Faut-il un bureau d'études pour un mur gabion ferraillé ?
Sous 2 m en soutènement résidentiel courant, les règles empiriques métier suffisent. À partir de 2 m, la note de calcul d'un ingénieur structure devient la norme : 400 à 900 € en avril 2026 pour un projet résidentiel. Au-dessus de 2,50 m, étude de sol parfois exigée en plus.
Combien coûte le ferraillage additionnel au mètre linéaire ?
Sur un mur de soutènement 2 m × 80 cm d'épaisseur, le ferraillage additionnel ajoute 30 à 40 € au mètre linéaire matériel, plus 1 h de main-d'œuvre.
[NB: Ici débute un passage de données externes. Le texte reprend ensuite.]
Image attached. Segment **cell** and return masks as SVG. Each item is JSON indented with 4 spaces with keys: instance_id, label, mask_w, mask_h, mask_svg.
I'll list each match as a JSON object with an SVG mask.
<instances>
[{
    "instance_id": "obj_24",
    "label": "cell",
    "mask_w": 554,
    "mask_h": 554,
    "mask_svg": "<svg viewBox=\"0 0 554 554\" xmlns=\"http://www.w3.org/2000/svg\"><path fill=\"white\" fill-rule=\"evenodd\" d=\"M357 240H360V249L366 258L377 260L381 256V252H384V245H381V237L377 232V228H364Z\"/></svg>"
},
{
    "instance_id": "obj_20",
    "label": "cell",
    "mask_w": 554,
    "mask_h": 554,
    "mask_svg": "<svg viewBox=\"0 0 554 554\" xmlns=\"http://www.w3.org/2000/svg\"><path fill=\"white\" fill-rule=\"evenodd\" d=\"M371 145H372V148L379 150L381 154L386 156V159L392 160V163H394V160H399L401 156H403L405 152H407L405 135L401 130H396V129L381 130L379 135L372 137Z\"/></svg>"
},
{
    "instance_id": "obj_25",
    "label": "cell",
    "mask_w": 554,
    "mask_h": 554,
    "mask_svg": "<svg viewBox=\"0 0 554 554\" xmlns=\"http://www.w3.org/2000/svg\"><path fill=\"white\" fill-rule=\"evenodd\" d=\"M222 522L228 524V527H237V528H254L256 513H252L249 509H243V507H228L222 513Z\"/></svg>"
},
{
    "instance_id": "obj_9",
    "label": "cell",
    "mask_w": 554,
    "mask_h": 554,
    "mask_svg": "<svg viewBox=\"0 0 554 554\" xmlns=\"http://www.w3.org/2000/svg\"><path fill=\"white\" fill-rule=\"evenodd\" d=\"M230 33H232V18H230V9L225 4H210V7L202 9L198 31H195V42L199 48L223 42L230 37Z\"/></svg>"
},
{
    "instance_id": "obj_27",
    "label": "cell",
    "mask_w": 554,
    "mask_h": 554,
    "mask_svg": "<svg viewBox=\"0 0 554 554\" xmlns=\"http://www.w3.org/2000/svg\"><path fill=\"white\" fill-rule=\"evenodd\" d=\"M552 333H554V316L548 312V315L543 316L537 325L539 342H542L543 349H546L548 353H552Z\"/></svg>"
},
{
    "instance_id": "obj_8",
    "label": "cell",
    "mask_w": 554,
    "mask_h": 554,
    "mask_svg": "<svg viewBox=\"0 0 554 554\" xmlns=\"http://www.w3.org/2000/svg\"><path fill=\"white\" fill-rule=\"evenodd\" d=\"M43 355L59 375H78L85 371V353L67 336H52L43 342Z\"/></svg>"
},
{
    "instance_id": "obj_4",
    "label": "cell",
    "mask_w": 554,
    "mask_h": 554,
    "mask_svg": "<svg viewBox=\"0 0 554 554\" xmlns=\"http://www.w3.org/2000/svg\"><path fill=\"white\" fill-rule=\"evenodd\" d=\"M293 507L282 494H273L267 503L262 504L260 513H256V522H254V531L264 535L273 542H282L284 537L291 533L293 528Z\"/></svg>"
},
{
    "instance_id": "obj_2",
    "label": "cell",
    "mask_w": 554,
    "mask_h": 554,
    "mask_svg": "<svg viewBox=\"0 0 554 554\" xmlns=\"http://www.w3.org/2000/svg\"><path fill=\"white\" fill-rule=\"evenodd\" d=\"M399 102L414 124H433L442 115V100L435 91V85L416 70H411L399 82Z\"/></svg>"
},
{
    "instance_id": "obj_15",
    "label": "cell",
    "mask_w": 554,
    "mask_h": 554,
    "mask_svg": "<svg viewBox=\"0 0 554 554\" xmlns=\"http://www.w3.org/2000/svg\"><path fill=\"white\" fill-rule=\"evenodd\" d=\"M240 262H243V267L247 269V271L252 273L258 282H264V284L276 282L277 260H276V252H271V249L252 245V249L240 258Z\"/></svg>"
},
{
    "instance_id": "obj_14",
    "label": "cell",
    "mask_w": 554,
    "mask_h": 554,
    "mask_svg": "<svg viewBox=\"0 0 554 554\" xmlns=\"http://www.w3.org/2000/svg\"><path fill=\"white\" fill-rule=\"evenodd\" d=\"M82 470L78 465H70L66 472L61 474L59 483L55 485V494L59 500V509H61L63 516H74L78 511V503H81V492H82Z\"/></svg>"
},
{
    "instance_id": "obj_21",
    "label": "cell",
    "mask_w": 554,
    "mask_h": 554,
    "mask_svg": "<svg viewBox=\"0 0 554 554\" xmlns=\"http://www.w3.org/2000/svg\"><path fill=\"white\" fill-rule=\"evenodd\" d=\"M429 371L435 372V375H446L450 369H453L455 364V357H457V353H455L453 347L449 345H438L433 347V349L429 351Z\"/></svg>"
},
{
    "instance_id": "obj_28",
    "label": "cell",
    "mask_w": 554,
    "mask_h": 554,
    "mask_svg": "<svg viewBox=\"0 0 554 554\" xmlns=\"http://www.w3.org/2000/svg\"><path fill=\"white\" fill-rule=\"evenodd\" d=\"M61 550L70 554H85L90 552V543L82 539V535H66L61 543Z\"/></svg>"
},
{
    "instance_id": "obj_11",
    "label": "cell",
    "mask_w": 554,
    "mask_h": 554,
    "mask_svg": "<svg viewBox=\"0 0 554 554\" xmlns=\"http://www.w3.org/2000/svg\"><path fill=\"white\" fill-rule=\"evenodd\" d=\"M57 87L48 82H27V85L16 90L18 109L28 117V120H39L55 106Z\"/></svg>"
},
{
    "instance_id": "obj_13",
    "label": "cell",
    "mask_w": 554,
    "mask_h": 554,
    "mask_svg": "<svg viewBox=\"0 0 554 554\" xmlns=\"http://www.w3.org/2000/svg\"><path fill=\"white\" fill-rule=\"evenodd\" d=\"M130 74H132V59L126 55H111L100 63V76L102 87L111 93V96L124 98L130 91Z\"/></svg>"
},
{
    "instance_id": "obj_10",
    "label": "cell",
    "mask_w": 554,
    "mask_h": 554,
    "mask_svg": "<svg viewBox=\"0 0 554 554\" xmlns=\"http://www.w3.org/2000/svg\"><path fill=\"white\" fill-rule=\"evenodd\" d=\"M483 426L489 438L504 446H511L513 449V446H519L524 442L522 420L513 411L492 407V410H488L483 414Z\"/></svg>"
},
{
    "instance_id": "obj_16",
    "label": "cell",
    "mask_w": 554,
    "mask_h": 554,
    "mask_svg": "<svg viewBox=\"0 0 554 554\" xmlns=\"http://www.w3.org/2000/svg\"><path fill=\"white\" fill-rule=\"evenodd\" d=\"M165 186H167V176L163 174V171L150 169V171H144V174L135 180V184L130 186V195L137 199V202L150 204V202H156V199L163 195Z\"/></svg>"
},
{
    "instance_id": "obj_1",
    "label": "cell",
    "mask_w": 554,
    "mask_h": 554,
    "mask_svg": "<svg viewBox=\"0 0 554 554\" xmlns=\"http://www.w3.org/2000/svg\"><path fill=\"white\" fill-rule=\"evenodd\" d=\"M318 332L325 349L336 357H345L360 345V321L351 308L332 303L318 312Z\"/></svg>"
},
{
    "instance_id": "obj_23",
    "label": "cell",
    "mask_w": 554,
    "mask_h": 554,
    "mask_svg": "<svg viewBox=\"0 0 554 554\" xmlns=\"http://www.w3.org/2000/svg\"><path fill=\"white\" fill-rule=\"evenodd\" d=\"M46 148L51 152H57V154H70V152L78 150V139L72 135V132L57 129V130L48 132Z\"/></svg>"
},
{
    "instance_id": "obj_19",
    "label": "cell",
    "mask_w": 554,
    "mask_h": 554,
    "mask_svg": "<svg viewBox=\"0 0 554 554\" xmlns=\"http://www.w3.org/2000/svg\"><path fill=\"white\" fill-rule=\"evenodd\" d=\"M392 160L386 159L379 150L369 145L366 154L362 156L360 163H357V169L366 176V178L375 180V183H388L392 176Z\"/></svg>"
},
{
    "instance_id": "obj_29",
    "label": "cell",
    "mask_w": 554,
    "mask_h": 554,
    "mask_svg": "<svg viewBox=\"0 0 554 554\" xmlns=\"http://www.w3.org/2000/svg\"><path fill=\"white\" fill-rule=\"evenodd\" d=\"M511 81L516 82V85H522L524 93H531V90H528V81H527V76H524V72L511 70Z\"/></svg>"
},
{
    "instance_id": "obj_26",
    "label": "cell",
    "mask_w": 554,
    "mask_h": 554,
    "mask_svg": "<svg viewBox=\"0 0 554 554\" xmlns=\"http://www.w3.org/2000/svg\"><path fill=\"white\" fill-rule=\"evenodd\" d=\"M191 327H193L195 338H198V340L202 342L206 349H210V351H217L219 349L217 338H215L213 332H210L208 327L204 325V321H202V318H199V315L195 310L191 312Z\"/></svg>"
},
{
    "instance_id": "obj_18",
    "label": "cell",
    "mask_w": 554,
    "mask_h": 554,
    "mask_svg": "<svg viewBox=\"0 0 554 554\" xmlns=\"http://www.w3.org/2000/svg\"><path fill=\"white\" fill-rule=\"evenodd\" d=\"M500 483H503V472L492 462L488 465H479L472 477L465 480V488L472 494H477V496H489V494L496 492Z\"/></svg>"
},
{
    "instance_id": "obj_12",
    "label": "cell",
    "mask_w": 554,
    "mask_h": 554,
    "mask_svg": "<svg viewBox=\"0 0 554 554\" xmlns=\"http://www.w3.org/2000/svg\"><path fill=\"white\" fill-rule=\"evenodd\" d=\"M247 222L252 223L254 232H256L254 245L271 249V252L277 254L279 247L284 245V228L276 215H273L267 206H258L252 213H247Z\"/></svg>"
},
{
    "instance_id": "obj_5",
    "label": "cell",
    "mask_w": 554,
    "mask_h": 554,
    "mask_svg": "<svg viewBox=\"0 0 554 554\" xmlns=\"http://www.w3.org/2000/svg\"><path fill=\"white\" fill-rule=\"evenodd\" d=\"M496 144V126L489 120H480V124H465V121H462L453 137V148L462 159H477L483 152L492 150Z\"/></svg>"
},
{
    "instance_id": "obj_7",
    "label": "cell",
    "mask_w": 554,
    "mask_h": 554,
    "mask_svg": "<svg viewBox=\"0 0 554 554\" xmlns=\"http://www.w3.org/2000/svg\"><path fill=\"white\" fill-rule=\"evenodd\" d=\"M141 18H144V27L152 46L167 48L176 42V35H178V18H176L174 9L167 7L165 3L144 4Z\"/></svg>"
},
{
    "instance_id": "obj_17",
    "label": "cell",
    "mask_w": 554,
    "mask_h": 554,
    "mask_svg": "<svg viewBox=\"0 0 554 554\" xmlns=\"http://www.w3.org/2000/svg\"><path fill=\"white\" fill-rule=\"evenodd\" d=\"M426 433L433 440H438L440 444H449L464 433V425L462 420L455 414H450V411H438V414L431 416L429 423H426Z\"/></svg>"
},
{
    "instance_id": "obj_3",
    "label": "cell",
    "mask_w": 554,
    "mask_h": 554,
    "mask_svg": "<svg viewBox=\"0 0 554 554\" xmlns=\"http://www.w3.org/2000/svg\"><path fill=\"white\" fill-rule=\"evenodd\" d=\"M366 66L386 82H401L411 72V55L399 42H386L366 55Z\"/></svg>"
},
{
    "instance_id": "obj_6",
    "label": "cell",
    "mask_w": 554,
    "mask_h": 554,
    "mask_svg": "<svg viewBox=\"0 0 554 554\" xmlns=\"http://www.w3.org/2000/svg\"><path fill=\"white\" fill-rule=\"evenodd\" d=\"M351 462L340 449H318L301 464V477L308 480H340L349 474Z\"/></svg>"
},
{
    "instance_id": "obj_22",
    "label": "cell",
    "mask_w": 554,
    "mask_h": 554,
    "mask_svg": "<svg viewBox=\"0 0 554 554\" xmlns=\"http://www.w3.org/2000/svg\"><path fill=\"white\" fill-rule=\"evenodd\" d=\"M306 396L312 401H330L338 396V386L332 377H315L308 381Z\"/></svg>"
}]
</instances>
Sur 10 m linéaires, compter 800 à 950 € posé de surcoût. Petit prix face au coût d'une reprise après basculement.
Peut-on ferrailler un gabion existant après coup ?
Difficile et rarement satisfaisant. Sans semelle béton coulée d'avance, les barres verticales n'ont rien où s'ancrer. Solution de rattrapage : déposer le mur, couler une semelle ferraillée, repositionner les armatures avant de remonter les cages. C'est pratiquement reprendre tout le chantier — d'où l'importance de bien dimensionner avant la première pierre.
Le ferraillage d'un gabion est-il visible une fois terminé ?
Non, si le calage des pierres de façade est soigné. Les barres verticales passent au cœur du gabion, à 10-15 cm des faces, masquées par la rangée de pierres triées calées à la main. Sur mes chantiers, aucun client n'a jamais repéré un fer.